One of my favorite commentators and the coauthor of one of the most important books on the recent financial crisis, James Kwak, has just posted a profound and timely addition to his blog. He notes the developing interest in behavioral economics and the importance of understanding irrationality in decisionmaking, most prominently by my pathbreaking colleague, Dan Ariely. But Kwak then goes on to caution that such new understandings and even our more sophisticated awareness of risk carry with them the danger of excusing action by large corporations and corporate executives–a danger that has led to catastrophe, whether in the financial system or in the Gulf. As he puts it:
It’s not individual irrationality; it’s power, pure and simple. Free market economics has already whitewashed enough egregious corporate behavior. Let’s not repeat that mistake with behavioral economics.
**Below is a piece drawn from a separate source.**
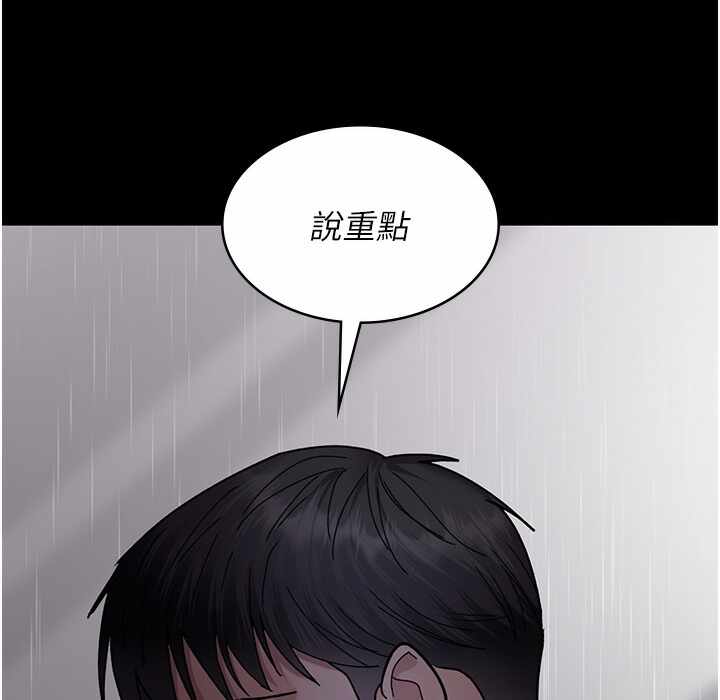 第117张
The fact is that risks are known and they have often been deliberately ignored because those who have ignored them simply can. I want to laugh when I hear bankers and brokers whining about Black Swans–so-called small tail events that are so unlikely that either no one saw them coming or, if they did, could really do anything about avoiding those risks. One only has to read a few pages of Michael Lewis’ The Big Short to see through that load of codswallop. This was a disaster knowingly entered into by people who thought (often correctly) that they could nevertheless profit wildly in the process. I vividly remember reading, long before Wachovia acquired Golden West in 2006, the growing number of reports in the media about the overheated California housing market. I was not the only person reading the Wall Street Journal at the time. We are now seeing and hearing one report after another about how the oil drilling industry misled regulators about precautions they would take, or deliberately structured their activities to avoid or reduce oversight, when drilling at great depths, actively maneuvered to rig the regulations in their favor, or simply ignored the disasters already surrounding their activities. And so the story goes.
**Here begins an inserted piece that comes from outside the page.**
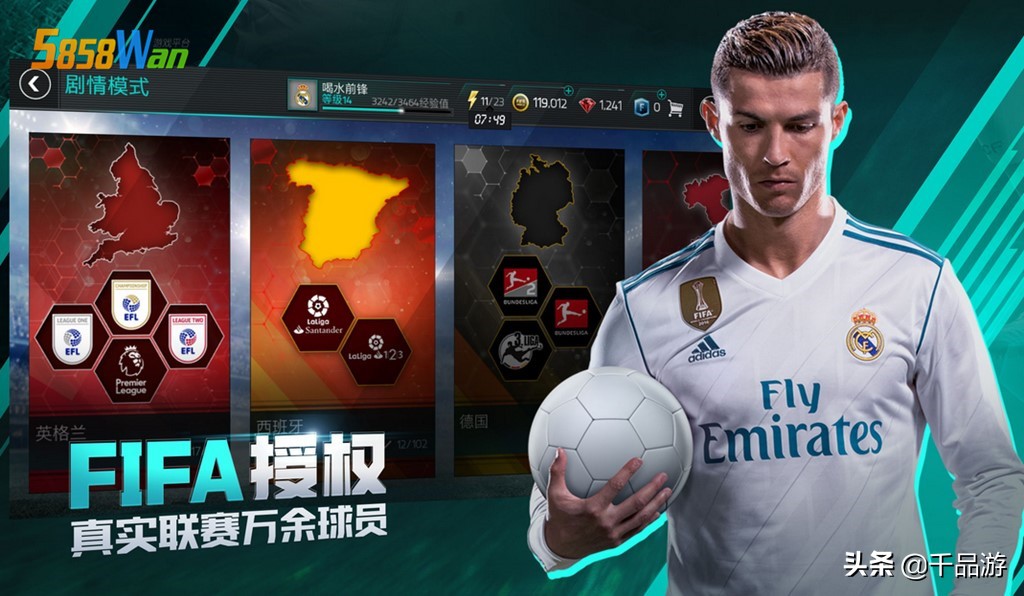 销量最高的游戏,销量最高的经典游戏有哪些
So how does this happen? We have many theories, some of which are sometimes correct. But there is one simple and constant reality about the way in which American economic regulation works: power really, really matters. We are witnessing this play out vividly in the final stages of the financial reform process, where the financial industry as a whole is spending $1.4 million every day to try to fend off the impact of the financial reform legislation. Today the Wall Street Journal reports that the largest banks and investment companies alone spent over $40 million in lobbying Congress in the first quarter of 2010. And we saw the same thing with health care reform and in every other area of economic activity that matters. This scale of influence leads not merely to regulatory capture, a concept that is only now being fully appreciated. It is full-blooded economic, political and cultural capture and its evolution is striking at the heart of American democracy.
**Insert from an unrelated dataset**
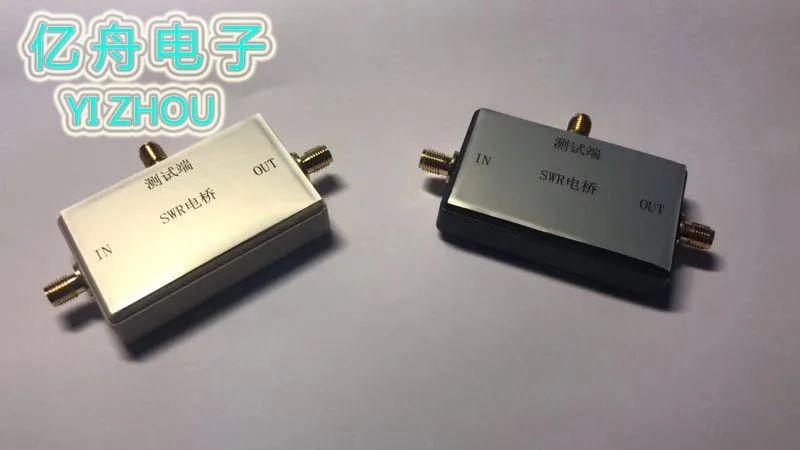 1MHz-1200MHz RF Reflection Bridge VSWR Bridge 40dB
Are we powerless to stop this development? There are things that can be done. Hopeful signs emanate from the financial reform conference committee where Barney Frank is reported today to be holding the line, making it hard for lobbyists to get in the door. But a truly effective reform would have been to break down the ultra large banks, for example. There are many reasons to take this action; one of the most important is the sheer, disproportionate political power they wield by virtue of their size. Do we have the courage to attempt such breakups? So far not: the Brown-Kauffman bill in the Senate would have placed a rather gentle limit on the absolute size of banks, yet it was easily defeated by a large majority of Senators backed by the very large banks and their supporters within the Treasury.
We might well be watching democratic abdication before our eyes. In five years many of us will claim we never saw this coming!